It seems the time has come for Nobuo Uematsu to become more a music supervisor than a day-to-day composer. His last full score was for "The Last Story," and even that had all of its arrangements handled by Uematsu's young friend and protege, Tsutomu Narita.
Enter Idea Factory. They're apparently looking to get some star-power names behind their latest Otomate visual novel projects. One such example is the Japan-only PSP title Jyuzaengi. The opening and ending themes are penned by Uematsu, and the rest is handled by a young newcomer who is also a Westerner: Kevin Penkin.
This soundtrack is a digital-only affair, available in multiple regions on iTunes (including iTunes US). Penkin is working with Uematsu on another Otomate label game presently, NORN9. That game looks absolutely brilliant, and it's what actually caught my attention first. In doing my research, I stumbled upon the Jyuzaengi soundtrack, and have been pleased with what I'm hearing.
Now, this OST is completely synth orchestra. And there's a flatness to the tonal quality ... and if not a flatness, certainly a consistency that is in danger of boring the listener. I say that up-front because it did cross my mind more than once. But I also give you that critique up-front because it's my only critique.
You see, Penkin's compositional style is absolutely perfect for visual novels: strong, simple melodies; resounding harmonies and counter-melodic strains; great, varied instrumentation among classical instruments (including East Asian instruments); strong theming and "musical narration" (that is, grasping the story just by the audio, without words to guide). The guy's got a knack for good instrumental BGM.

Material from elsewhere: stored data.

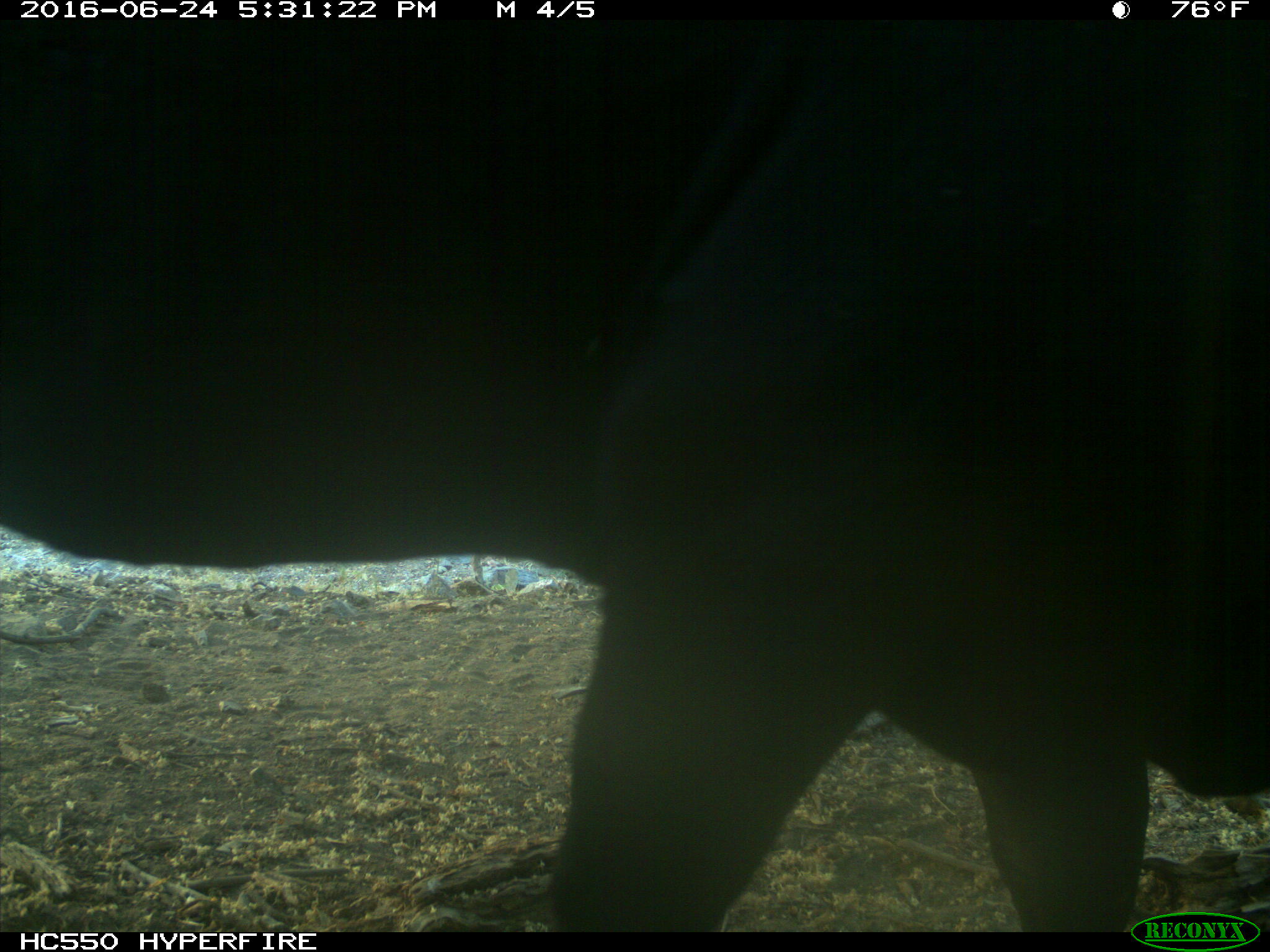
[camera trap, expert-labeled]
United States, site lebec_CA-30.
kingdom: Animalia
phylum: Chordata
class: Mammalia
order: Artiodactyla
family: Bovidae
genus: Bos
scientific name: Bos taurus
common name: domestic cow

Uematsu's tracks are good too, though it's a shame that the versions of the opening and ending are instrumental here ... if you want the vocal themes, you'll have to pick up the Tsuki no Namida (Tears of the Moon) single from Ayahi Takagaki (catalog number SMCL-272).
So ... for $10, you can get via a US iTunes the soundtrack for a Japan-only game. These are weird times we live in. And I love it. This is a strange place for the trend to pick up, if only because Uematsu's name is attached to something to which he provided only a very small chunk of the end product. But I'm not complaining!